Clinton campaign advisers: Bill Clinton 'needs to stop'
Posted: 02:05 PM ET


 
Some Clinton backers aren't happy with the former president's aggressive campaigning.
CNN) – Democratic sources supportive of and regularly in touch with the Clinton campaign describe what one calls "a huge wave" of sentiment that Bill Clinton "needs to stop."

The sources — who requested anonymity because of the sensitivity of the subject — act as either unpaid advisers or surrogates for Hillary Clinton's presidential campaign. Interviewed separately, they agreed that the former president's recent headline-generating statements "hurt more than helped" his wife's South Carolina campaign.

His comments criticized as racially insensitive, the verbal sparring with Barack Obama, and his "scolding" of the media are "distractions," say these Clinton supporters. Hillary Clinton, says one, "needs to take and be the lead."

The former president has long been renowned for his adept political skills. But he is "missing a beat" and has "become tone deaf" about the dynamic he has brought to his wife's campaign, according to one source who has known both Clintons for decades.

"Something has happened," says the source. "He just wants to help her too much, or maybe protect his own legacy too much."


Another source, who worked in the Clinton administration, called it "unbelievable" that the former president linked Barack Obama's South Carolina victory to Rev. Jesse Jackson's wins in 1984 and 1988 in the state.

Though Clinton campaign had invested considerable time and money in South Carolina, the former president's remark was interpreted by some as an attempt to dismiss Obama's win as an expected outcome in a state where more than half of Democratic primary voters were African-American.

The introduction of race as an issue in the 2008 Democratic contest has caused angst and anger in the Democratic Party over the past few weeks — including what one source described as an "angry" phone conversation between the former president and Sen. Ted Kennedy just after the New Hampshire primary.

### DATA
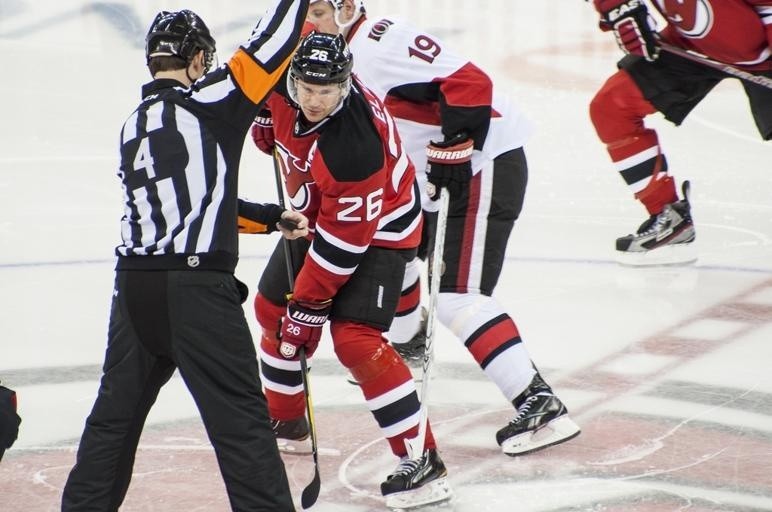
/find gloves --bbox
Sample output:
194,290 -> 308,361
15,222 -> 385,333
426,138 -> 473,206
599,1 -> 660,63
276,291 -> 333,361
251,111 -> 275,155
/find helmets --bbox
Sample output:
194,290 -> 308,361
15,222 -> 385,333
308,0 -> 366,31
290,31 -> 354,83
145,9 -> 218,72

--

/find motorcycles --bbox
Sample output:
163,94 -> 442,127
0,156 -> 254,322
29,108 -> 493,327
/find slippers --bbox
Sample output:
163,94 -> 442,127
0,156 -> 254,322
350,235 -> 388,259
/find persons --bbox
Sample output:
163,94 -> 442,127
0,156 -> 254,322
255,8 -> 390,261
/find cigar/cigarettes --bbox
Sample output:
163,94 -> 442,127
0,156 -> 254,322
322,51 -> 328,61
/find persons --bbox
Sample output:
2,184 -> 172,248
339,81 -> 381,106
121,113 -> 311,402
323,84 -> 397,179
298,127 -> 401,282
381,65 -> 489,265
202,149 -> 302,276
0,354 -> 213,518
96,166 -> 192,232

### CHALLENGES
**A.** Write out the passage of the Bill Clinton campaign article that begins at the words "Another source, who" and stops after "New Hampshire primary.".
**B.** In the Bill Clinton campaign article, to whose earlier wins did the former president link Barack Obama's South Carolina victory?

### ANSWERS
**A.**
Another source, who worked in the Clinton administration, called it "unbelievable" that the former president linked Barack Obama's South Carolina victory to Rev. Jesse Jackson's wins in 1984 and 1988 in the state.

Though Clinton campaign had invested considerable time and money in South Carolina, the former president's remark was interpreted by some as an attempt to dismiss Obama's win as an expected outcome in a state where more than half of Democratic primary voters were African-American.

The introduction of race as an issue in the 2008 Democratic contest has caused angst and anger in the Democratic Party over the past few weeks — including what one source described as an "angry" phone conversation between the former president and Sen. Ted Kennedy just after the New Hampshire primary.

**B.** Rev. Jesse Jackson's wins in South Carolina in 1984 and 1988.